Our lab has a long-standing interest in ion channels and synaptic transmission,
dating back to the 1985 discovery that central synapses use a previously
unrecognized set of calcium channels, exemplified by the N-type channel, to drive
neurotransmission. Studies of the diversity of Ca2+ channels led to an interest in
long-term potentiation and then to studies addressing more general questions
about synaptic physiology. We have also been fascinated by how the properties of individual synapses contribute to the dynamics of neuronal networks. Neurons and circuitry that generate healthy activity like long-term potentiation and sharp wave ripples also give rise to inappropriate excitation-inhibition ratios in disparate
disorders. What determines the dynamics of firing in and the watershed between
these forms of activity?
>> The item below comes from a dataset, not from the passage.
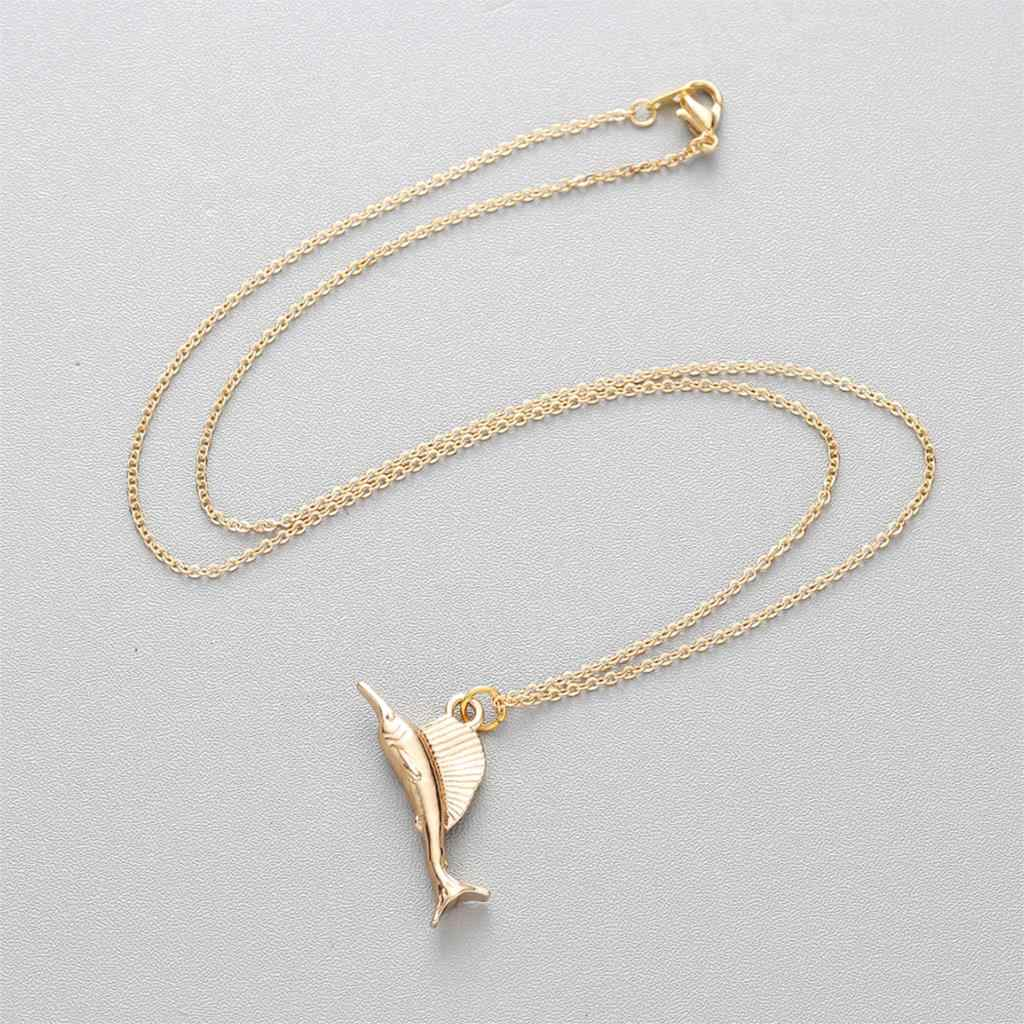 2 Colors Gold & Silver Deer Cat Shell Donkey Giraffe Whale Necklace Aniaml Pendant Necklace For Women Fashion Jewelry Gift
What role do diverse excitatory and inhibitory synapses
play in shaping the flow of information in CNS circuits? How might neural circuitry
containing such synapses become dysfunctional in disorders such as autism,
epilepsy, schizophrenia and Alzheimer’s disease? We apply our expertise in
electrical, molecular, genetic and optical approaches to capitalize on genetic
discoveries of highly penetrant disorders that exemplify the more general disease.
By combining forces with systems neuroscientists and clinicians, our lab explores
the roles of interneuron-dominated circuitry and neuromodulatory state. We
provide a vigorous bridge between molecular/cellular and systems-level
approaches to vulnerable brain function.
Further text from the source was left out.